[Saved entries]

------------------------

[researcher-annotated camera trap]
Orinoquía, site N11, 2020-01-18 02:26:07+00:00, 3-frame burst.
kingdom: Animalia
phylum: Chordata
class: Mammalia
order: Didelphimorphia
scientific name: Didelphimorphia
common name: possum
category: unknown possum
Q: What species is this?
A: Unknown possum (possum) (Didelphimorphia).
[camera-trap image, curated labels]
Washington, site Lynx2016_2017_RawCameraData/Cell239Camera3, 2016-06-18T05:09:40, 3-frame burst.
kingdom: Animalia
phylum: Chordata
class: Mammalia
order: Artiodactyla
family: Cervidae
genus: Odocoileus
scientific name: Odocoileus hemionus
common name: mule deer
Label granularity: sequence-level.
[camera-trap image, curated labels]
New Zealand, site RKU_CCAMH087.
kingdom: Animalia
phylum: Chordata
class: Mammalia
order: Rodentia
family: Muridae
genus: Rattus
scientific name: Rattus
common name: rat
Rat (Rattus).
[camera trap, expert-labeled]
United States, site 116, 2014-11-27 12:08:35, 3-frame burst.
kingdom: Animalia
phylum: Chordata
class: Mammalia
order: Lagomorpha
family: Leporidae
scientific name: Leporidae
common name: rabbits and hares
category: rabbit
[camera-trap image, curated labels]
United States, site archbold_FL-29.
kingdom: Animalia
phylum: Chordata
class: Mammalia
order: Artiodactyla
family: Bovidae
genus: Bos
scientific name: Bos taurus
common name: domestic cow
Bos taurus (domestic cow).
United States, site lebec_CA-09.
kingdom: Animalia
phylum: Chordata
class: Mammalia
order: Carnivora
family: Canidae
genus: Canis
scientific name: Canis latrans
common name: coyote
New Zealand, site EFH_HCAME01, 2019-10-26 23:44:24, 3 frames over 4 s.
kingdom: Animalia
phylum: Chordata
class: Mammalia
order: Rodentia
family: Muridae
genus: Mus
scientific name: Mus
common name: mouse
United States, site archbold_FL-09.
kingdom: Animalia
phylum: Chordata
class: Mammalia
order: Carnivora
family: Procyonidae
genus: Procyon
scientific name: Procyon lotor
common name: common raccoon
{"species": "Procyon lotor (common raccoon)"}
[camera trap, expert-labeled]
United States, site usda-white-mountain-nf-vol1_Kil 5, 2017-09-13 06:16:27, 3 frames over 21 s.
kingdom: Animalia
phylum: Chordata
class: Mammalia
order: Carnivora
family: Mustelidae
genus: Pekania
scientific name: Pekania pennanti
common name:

------------------------

* _TASK REQUIREMENTS_
Each line of the records must be reproduced exactly.

* _RESPONSE TO THIS EXERCISE_
[researcher-annotated camera trap]
Orinoquía, site N11, 2020-01-18 02:26:07+00:00, 3-frame burst.
kingdom: Animalia
phylum: Chordata
class: Mammalia
order: Didelphimorphia
scientific name: Didelphimorphia
common name: possum
category: unknown possum
Q: What species is this?
A: Unknown possum (possum) (Didelphimorphia).
[camera-trap image, curated labels]
Washington, site Lynx2016_2017_RawCameraData/Cell239Camera3, 2016-06-18T05:09:40, 3-frame burst.
kingdom: Animalia
phylum: Chordata
class: Mammalia
order: Artiodactyla
family: Cervidae
genus: Odocoileus
scientific name: Odocoileus hemionus
common name: mule deer
Label granularity: sequence-level.
[camera-trap image, curated labels]
New Zealand, site RKU_CCAMH087.
kingdom: Animalia
phylum: Chordata
class: Mammalia
order: Rodentia
family: Muridae
genus: Rattus
scientific name: Rattus
common name: rat
Rat (Rattus).
[camera trap, expert-labeled]
United States, site 116, 2014-11-27 12:08:35, 3-frame burst.
kingdom: Animalia
phylum: Chordata
class: Mammalia
order: Lagomorpha
family: Leporidae
scientific name: Leporidae
common name: rabbits and hares
category: rabbit
[camera-trap image, curated labels]
United States, site archbold_FL-29.
kingdom: Animalia
phylum: Chordata
class: Mammalia
order: Artiodactyla
family: Bovidae
genus: Bos
scientific name: Bos taurus
common name: domestic cow
Bos taurus (domestic cow).
United States, site lebec_CA-09.
kingdom: Animalia
phylum: Chordata
class: Mammalia
order: Carnivora
family: Canidae
genus: Canis
scientific name: Canis latrans
common name: coyote
New Zealand, site EFH_HCAME01, 2019-10-26 23:44:24, 3 frames over 4 s.
kingdom: Animalia
phylum: Chordata
class: Mammalia
order: Rodentia
family: Muridae
genus: Mus
scientific name: Mus
common name: mouse
United States, site archbold_FL-09.
kingdom: Animalia
phylum: Chordata
class: Mammalia
order: Carnivora
family: Procyonidae
genus: Procyon
scientific name: Procyon lotor
common name: common raccoon
{"species": "Procyon lotor (common raccoon)"}
[camera trap, expert-labeled]
United States, site usda-white-mountain-nf-vol1_Kil 5, 2017-09-13 06:16:27, 3 frames over 21 s.
kingdom: Animalia
phylum: Chordata
class: Mammalia
order: Carnivora
family: Mustelidae
genus: Pekania
scientific name: Pekania pennanti
common name:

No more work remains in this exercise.